The Massachusetts senator conceded to George W. Bush on Nov. 3, 2004, the day after the election when it became clear that the uncounted votes in the swing state of Ohio were insufficient to erase Bush’s narrow lead.

The move infuriated some Democratic activists who felt Kerry should have lived up to his campaign promise that he would make sure every vote was counted. In January 2005, as Bush’s victory was being certified by Congress, Kerry also refused to back a resolution challenging the fairness of the Ohio vote.

Mark Crispin Miller, a New York University professor and author of a new book about the 2004 election entitled Fooled Again, said he discussed the voting issue with Kerry on Oct. 28 when he encountered the senator at a political event.

In a Nov. 4 interview on Amy Goodman’s “Democracy Now,” Miller said he gave Kerry a copy of Fooled Again, prompting Kerry’s comments about the 2004 election results.

“He told me he now thinks the election was stolen,” Miller said. “He said he doesn’t believe that he is the person who can go out front on the issue because of the sour grapes … question. But he said he believes it was stolen. He says he argues about this with his Democratic colleagues on the Hill. He had just had a big fight with Christopher Dodd.”

Miller and Winer said Kerry suspected possible tampering with electronic voting machines, but that he was persuaded by his campaign’s top advisers, including veteran consultant Bob Shrum, that contesting the results only would lead to accusations that Kerry was a sore loser.

‘Disquieting Stuff’

In an interview with me, Winer said the “disquieting stuff” that troubled Kerry included reports that touch-screen systems had malfunctioned in such a way that voters who tried to vote for Kerry saw their votes switched to Bush. Kerry also was upset with reports that Ohio’s Republican election officials shorted Democratic strongholds on voting machines, Winer said.

In some Democratic precincts, there were complaints that voters waited in line for hours or gave up and went home, while in heavily Republican precincts, there were plenty of voting machines and lines were relatively short.

Democratic activists also cited the disparity between exit polls, which showed Kerry winning by about 3 percentage points nationwide and carrying key swing states, and the official count, which flipped the results giving Bush wins in most swing states and a national popular vote margin of about 3 percent.

Record set:
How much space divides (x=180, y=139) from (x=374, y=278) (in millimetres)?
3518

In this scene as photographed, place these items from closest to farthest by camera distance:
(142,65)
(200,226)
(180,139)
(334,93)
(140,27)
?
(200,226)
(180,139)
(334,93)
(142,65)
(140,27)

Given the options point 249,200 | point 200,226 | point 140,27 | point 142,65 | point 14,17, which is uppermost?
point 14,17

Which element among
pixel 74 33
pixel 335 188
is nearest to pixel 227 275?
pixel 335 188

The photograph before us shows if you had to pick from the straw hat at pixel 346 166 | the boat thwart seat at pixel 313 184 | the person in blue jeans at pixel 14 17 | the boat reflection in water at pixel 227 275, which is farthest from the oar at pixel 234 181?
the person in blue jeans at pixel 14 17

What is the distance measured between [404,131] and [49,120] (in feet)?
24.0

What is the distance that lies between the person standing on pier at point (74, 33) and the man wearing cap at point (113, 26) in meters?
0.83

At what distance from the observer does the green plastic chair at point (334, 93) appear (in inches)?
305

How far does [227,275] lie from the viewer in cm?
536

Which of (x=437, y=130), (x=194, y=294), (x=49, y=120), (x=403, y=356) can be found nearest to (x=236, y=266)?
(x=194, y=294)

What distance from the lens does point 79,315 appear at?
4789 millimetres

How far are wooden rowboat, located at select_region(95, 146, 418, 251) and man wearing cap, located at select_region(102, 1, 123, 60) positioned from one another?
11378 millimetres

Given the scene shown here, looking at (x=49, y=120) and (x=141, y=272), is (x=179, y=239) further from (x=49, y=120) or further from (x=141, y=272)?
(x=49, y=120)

Stated exercise 1:
Using the excerpt on John Kerry and the 2004 election, explain in one to three sentences why Kerry conceded to George W. Bush on Nov. 3, 2004.
Stated exercise 2:
Carry on the article on John Kerry and the 2004 election from its last sentence.

Written response 1:
Kerry conceded on Nov. 3, 2004, the day after the election, because it had become clear that the uncounted votes in the swing state of Ohio were not enough to erase Bush's narrow lead.

Written response 2:
Some defenders of the election results argue that the exit-poll discrepancies could be explained by Bush’s supporters just being less willing to answer questions from pollsters after leaving the voting booth. According to this argument, Bush voters disdained the “liberal media” which they saw represented by the exit-poll questioners.

That explanation, however, doesn’t explain why historically exit polls have been highly accurate or why the 2004 exit polls were on target when it came to the results for Senate candidates, while off the mark on the presidential race. Presumably, if conservatives were ducking the exit pollsters, there would be a similar percentage shift for statewide races.

Doubts, Not Certainty

Winer said he discussed the election irregularities with Kerry in November and December of 2004. At that time, Winer said Kerry never asserted “outright” that the election had been stolen, but was “uneasy” about what he had heard.

Adding to Kerry’s suspicions, Winer said, was the memory of Election 2000 in which Al Gore defeated Bush in the popular vote by more than 500,000 ballots but lost when Bush got five Republicans on the U.S. Supreme Court to stop a recount of votes in Florida.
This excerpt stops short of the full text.